The Bordeaux group again provides important new data and adds another piece to the puzzle elucidating the impact of VOM ethanol infusion on persistent AF ablation. However, the widespread clinical application of this procedure is still limited, not only because of its technical complexity. Therefore, some few aspects of the consequences of VOM ethanol infusion in the context of persistent AF ablation should be considered. First, the fingerprint area of VOM, or in other words, the upper mitral isthmus area anterior from the LIPV and posterior to the LA appendage, usually do not exhibit spontaneous or AF-induced low voltage areas (11). In contrast, the anterior LA is far more frequently affected by fibrotic alterations in persistent AF patients with the potential to represent an arrhythmogenic substrate of both, AF and atrial tachycardias (11). Thus, treating the anterior LA for arrhythmias in the presence of a complete mitral isthmus line after VOM ethanol infusion has a high risk to result in inadvertent LAA isolation, particularly in the presence of a complete roof block. Second, VOM ethanol infusion does not provide the avoidance of CS ablation with all its inherent risks. In the present study, all patients with bidirectional block required additional CS ablation since the VOM ethanol ablation area obviously not includes the musculature network of the CS itself. Third, the radiation exposure to the patient, especially when an additional CT scan is performed prior to the procedure in order to visualize the VOM, is markedly increased in a VOM procedure (8, 12). In our own clinical routine work, a persistent AF ablation procedure consisting of PVI and linear ablation at the LA anterior wall and roof habitually requires a mean of 2-3 minutes of fluoroscopy time (without pre-procedural imaging). And finally, VOM ethanol infusion is best performed as a four-hand procedure, especially in centers without high-volume experience in this approach.
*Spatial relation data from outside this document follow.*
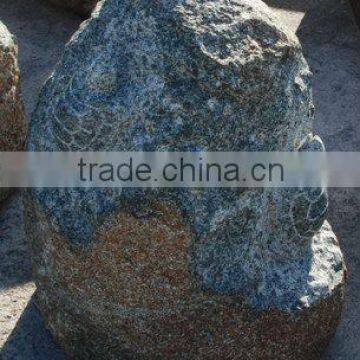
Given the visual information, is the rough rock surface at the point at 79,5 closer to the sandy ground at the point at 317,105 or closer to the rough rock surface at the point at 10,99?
the sandy ground at the point at 317,105

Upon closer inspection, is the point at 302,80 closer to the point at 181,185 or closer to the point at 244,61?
the point at 244,61

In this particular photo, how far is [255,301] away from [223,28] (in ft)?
2.42

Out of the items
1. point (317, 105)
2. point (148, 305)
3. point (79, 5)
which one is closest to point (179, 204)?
point (148, 305)

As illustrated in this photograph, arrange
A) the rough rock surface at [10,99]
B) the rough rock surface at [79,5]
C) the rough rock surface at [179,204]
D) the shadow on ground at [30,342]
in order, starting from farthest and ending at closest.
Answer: the rough rock surface at [79,5] → the rough rock surface at [10,99] → the shadow on ground at [30,342] → the rough rock surface at [179,204]

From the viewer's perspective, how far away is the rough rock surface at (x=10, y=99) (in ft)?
10.1

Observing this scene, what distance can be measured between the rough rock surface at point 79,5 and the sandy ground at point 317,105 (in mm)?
56

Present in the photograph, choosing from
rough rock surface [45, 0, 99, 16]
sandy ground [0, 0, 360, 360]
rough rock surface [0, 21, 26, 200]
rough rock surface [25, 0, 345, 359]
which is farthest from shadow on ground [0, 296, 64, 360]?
rough rock surface [45, 0, 99, 16]

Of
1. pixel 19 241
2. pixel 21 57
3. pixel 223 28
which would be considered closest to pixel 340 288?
pixel 223 28

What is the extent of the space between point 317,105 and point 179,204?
1.99 m

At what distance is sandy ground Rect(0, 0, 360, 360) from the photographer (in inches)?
108

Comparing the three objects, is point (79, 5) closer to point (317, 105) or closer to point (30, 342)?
point (317, 105)

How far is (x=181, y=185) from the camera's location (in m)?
2.15

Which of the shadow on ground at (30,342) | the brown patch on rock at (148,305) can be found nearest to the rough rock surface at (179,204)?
the brown patch on rock at (148,305)

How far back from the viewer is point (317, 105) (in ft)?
13.1
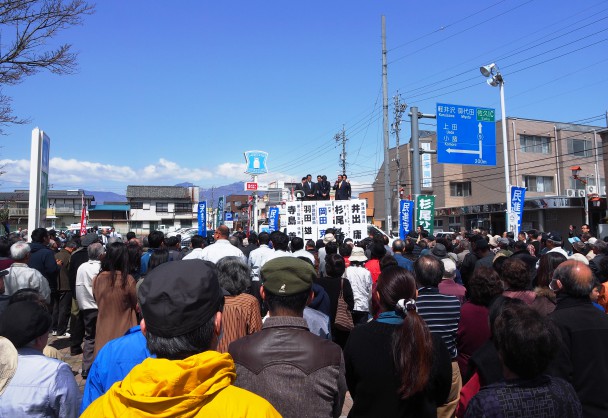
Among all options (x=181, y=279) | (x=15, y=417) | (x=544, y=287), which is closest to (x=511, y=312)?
(x=181, y=279)

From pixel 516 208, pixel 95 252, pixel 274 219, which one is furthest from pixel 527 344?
pixel 274 219

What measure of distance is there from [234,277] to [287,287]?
1513mm

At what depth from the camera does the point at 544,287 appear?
3.96 meters

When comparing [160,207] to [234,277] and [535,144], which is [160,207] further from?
[234,277]

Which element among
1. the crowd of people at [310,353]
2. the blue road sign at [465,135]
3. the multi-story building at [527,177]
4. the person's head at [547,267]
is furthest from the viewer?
the multi-story building at [527,177]

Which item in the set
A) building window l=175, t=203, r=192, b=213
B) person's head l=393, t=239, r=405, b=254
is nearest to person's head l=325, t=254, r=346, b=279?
person's head l=393, t=239, r=405, b=254

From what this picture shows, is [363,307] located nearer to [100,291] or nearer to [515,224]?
[100,291]

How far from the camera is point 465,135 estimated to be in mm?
15867

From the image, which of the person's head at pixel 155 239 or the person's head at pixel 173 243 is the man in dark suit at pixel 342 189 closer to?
the person's head at pixel 173 243

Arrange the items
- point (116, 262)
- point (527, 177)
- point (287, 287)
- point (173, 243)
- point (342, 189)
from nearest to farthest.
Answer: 1. point (287, 287)
2. point (116, 262)
3. point (173, 243)
4. point (342, 189)
5. point (527, 177)

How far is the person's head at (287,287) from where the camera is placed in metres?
2.47

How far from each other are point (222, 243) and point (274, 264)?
4.19 meters

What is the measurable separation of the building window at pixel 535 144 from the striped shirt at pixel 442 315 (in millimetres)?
36166

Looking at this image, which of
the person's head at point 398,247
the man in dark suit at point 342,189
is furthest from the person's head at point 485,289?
the man in dark suit at point 342,189
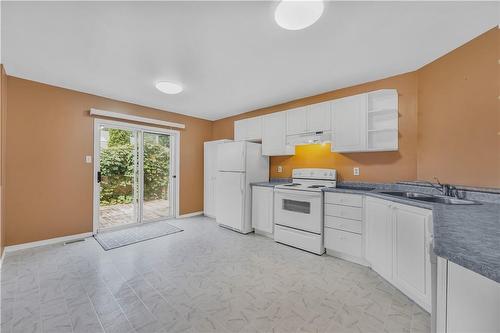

Again, the VOM ethanol infusion procedure is anything but a technically undemanding part of AF ablation, requiring experience in CS arborization variants as well as manual skills with a steerable sheath, angiography catheters, coronary guidewires and vascular balloon dilatation techniques.

Although VOM ethanol infusion appears to offer an attractive strategy to achieve transmural lesions at least in its fingerprint region, the above-mentioned aspects associated with the procedure claim appropriate consideration. Not surprisingly, persistent AF ablation yet remains a challenge to the clinical electrophysiologist, even in the aspect of selecting the most beneficial ablation procedure for the individual patient. However, having a fingerprint lesion pattern of VOM ethanol infusion, this new information can help to guide the decision to either start persistent AF substrate ablation with the ethanol syringe or a RF ablation catheter.